## Passage provided
Re: 9. WYSIWYG editor (enforcing the signature) detailed review of

Hi Mihai,


On Aug 3, 2007, at 4:46 AM, Mihai Sucan wrote:

>
> Hello!
>
> I have read the HTML 5 spec section on WYSIWYG editors [1] and I'd  
> like to
> express my concern on requiring the inclusion of "(WYSIWYG editor)"  
> in the
> META NAME="generator" CONTENT attribute value.
>
> Having experience with working on my own WYSIWYG editor, I believe the
> aformentioned requirement is not really applicable. As in, I  
> wouldn't like
> to include the suggested string. Here's a simple reason: my CMS  
> generates
> correct, semantical markup (or tries to do so). The *strict*  
> content of
> the pages is all generated by my WYSIWYG editor, found in the CMS.  
> Having
> the "(WYSIWYG editor)" mention in the "generator" meta-tag does not  
> really
> reflect the reality, when someone looks into the page code, either
> personally, or with a parser. For example, the blog pages are mostly
> generated by the blog engine, and only the article itself is edited  
> with
> the WYSIWYG tool. The user never edits *the entire* page with the  
> WYSIWYG
> editor. The page is not generated by the tool, it's not the result  
> of any
> "silly hacks" in the WYSIWYG world. Obviously, I consider the  
> signature
> appropriate for documents entirely generated by WYSIWYG editors,  
> like NVU,
> Dreamweaver and such.
>
> Another point for not requiring the inclusion of "(WYSIWYG editor)"  
> in the
> meta-tags is: someone will find this "delightful" and just "great" for
> some of his/her parsers, to be able to detect pages generated by  
> editors.
> No means are provided to detect that HTML 5 is used in the document (a
> version attribute, a DOCTYPE which specifically tells the version  
> somehow,
> or whatever), but you provide something which allows parsers to  
> sniff the
> document for "WYSIWYG editors". This is like checking for a  
> "feature", a
> characteristic of the page. Also, this can be used just like the  
> current
> <!DOCTYPE html> to check if the document is "HTML 5" - nobody should
> actually do it, but some will definitely do it. Of course, doing  
> this *is*
> wrong: you cannot rely on the presence of the "(WYSIWYG editor)"
> signature, you cannot rely on the DOCTYPE, you cannot rely on ...  
> anything.
>
> The spec wording even seems ambiguous in the definition of the FONT
> element. Is it allowed on pages without the signature? Is it not? I
> believe it is not allowed because the spec says the FONT element  
> "must not
> be used except by WYSIWYG editors". This causes the following in a
> validator scenario:
>
> 1. if the document does not contain the signature, and no FONT, the
> document is valid. (assuming the document is otherwise valid)

## Task instructions
**a.** Quote the email about the WYSIWYG editor signature from "On Aug 3, 2007, at" to "CONTENT attribute value.".
**b.** In the email about the WYSIWYG editor signature, list every word or phrase set off with asterisks for emphasis.
**c.** Carry on the email about the WYSIWYG editor signature from the point where it stops.
The data that comes next is from a separate source.

## Stored data
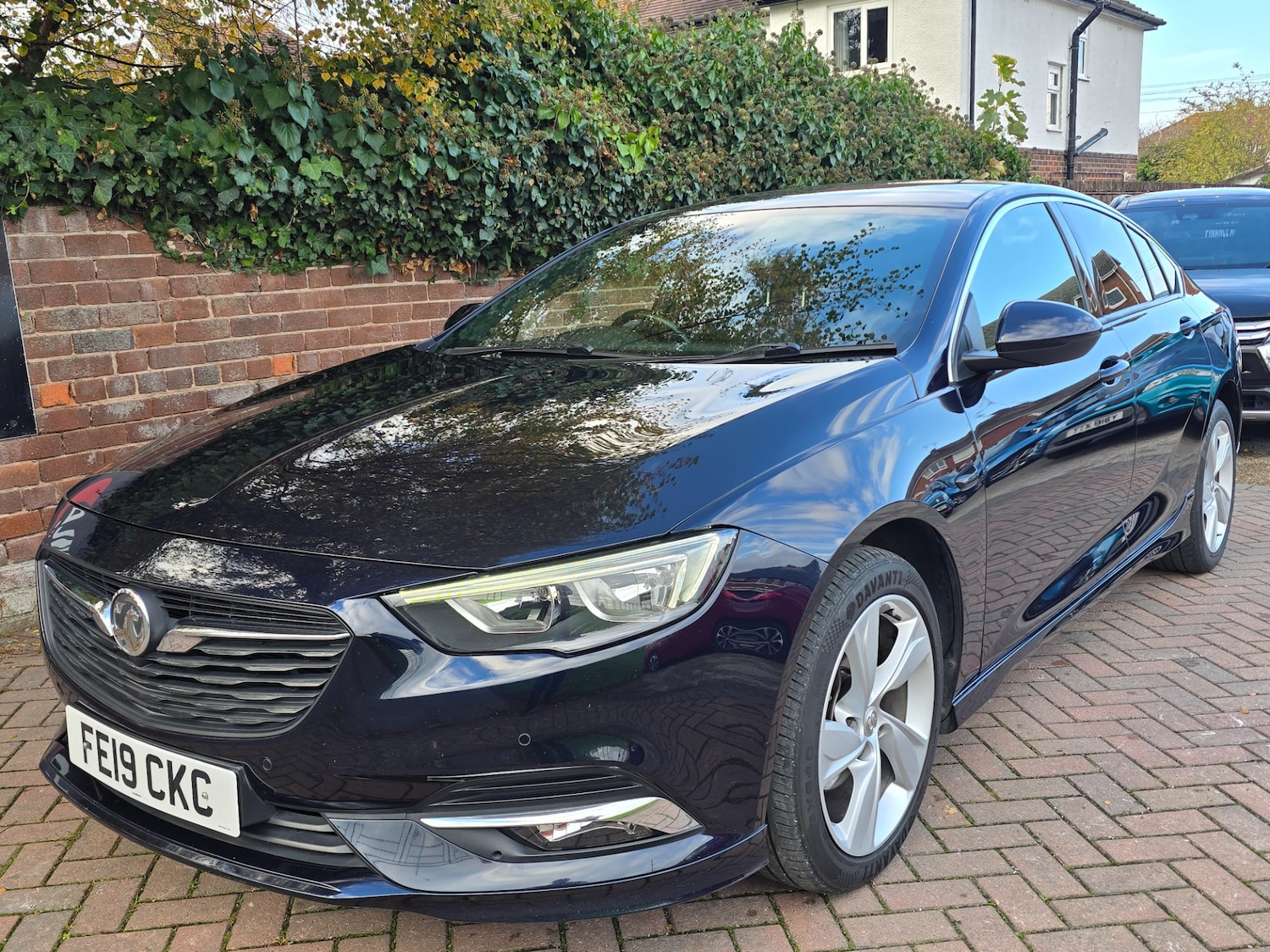 Used Vauxhall Insignia 2019 for sale - 76519538: Photo 3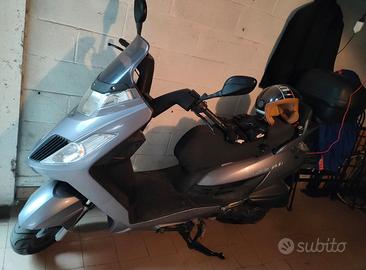 Scooter Kymco 200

## Results of the tasks
**a.**
On Aug 3, 2007, at 4:46 AM, Mihai Sucan wrote:

>
> Hello!
>
> I have read the HTML 5 spec section on WYSIWYG editors [1] and I'd  
> like to
> express my concern on requiring the inclusion of "(WYSIWYG editor)"  
> in the
> META NAME="generator" CONTENT attribute value.

**b.** strict, the entire, is

**c.**
>
> 2. if the document does not contain the signature, but it does use the
> FONT element: the document is invalid - error found "the page seems  
> to be
> generated by WYSIWYG editor, because it uses the FONT tag. You MUST
> include the (WYSIWYG editor) signature in your meta-tag generator  
> content
> value" (with a better wording than mine :) ).
>
> 3. if the document does contain the signature, and no FONT, the  
> document
> is valid.
>
> 4. if the document does contain the signature, and it uses the FONT
> element: the document is valid. According to the spec, this is not an
> error -the use of the FONT element is allowed in this case. Maybe the
> validator should warn on the use of the FONT tag ("try to improve the
> semantic of your code"), but that's another story.
>
> I don't "like" the above scenario. Having the document as valid,  
> is ...
> practically... at the "mercy" of the generator meta-tag. I do not  
> consider
> this anywhere close to "appropriate".
>
> I suggest that the editors of the spec remove this requirement,  
> because it
> simply adds another rule to be broken/missused. Thus, the FONT element
> shall be allowed on any page, irrespective of the generator signature.
>
> If this request does not seem convincing, please provide your  
> arguments
> for keeping the spec the same. What are the use cases? Any examples  
> where
> this signature is needed today? Which (types of) UA would need the
> signature?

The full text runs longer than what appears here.